Dream Daughter-in-law
We have always said that Annie is the best daughter-in-law ever. One morning, Laurie was having a late sleep when came a knock on the door. She opened it and there stood Annie and Henry, with a freshly-made latte for Laurie. Is that the sweetest thing ever?
That’s the wrap-up on our latest St. Louis sojourn. We were in Missouri for a little over two weeks, and we had a great time. We’re already looking forward to our Christmas trip to St. Louis.
P.S. Uncle Wiggily
Do any of you remember the Uncle Wiggily Longears books and stories? I remember having them read to me as a child and I read them to our kids. We brought an old Uncle Wiggily book of stories to read to Henry, expecting that he would find them too boring and slow. Wrong! He really enjoyed them and every night asked us to read a story.
Now for a bit of Uncle Wiggily trivia.The author, Howard Garis, worked for a newspaper and in 1910 wrote the first Uncle Wiggily story for the paper.

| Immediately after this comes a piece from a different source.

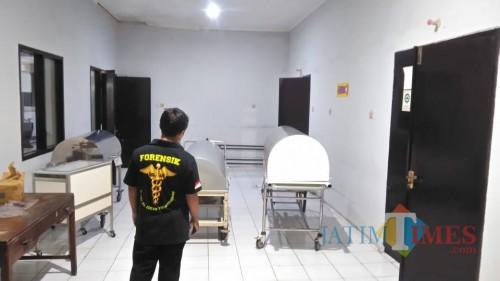 Petugas forensik sesaat setelah melakukan autopsi terhadap bayi yang dibuang dalam kloset (foto : Joko Pramono / Jatimtimes)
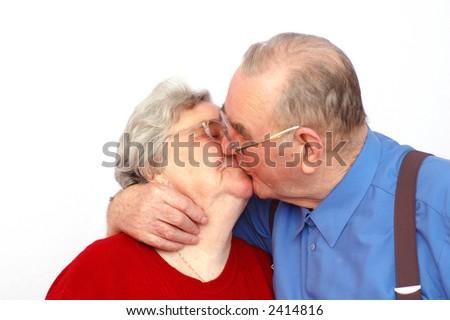 Elderly kissing couple, isolated on white background - stock photo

He then wrote an Uncle Wiggily story every day, six days a week, for thirty-seven years! (He did take some days off, so there are only about 11,000 Uncle Wiggily stories!)
It was really fun to have Henry enjoy the Uncle Wiggily stories. And if the rabbit gentleman and Nurse Jane Fuzzy Wuzzy don’t fall into a vat of molasses and cause the postman to drop his mailbag, scattering postcards all over town, I’ll post something about our next trip - whenever and wherever that is.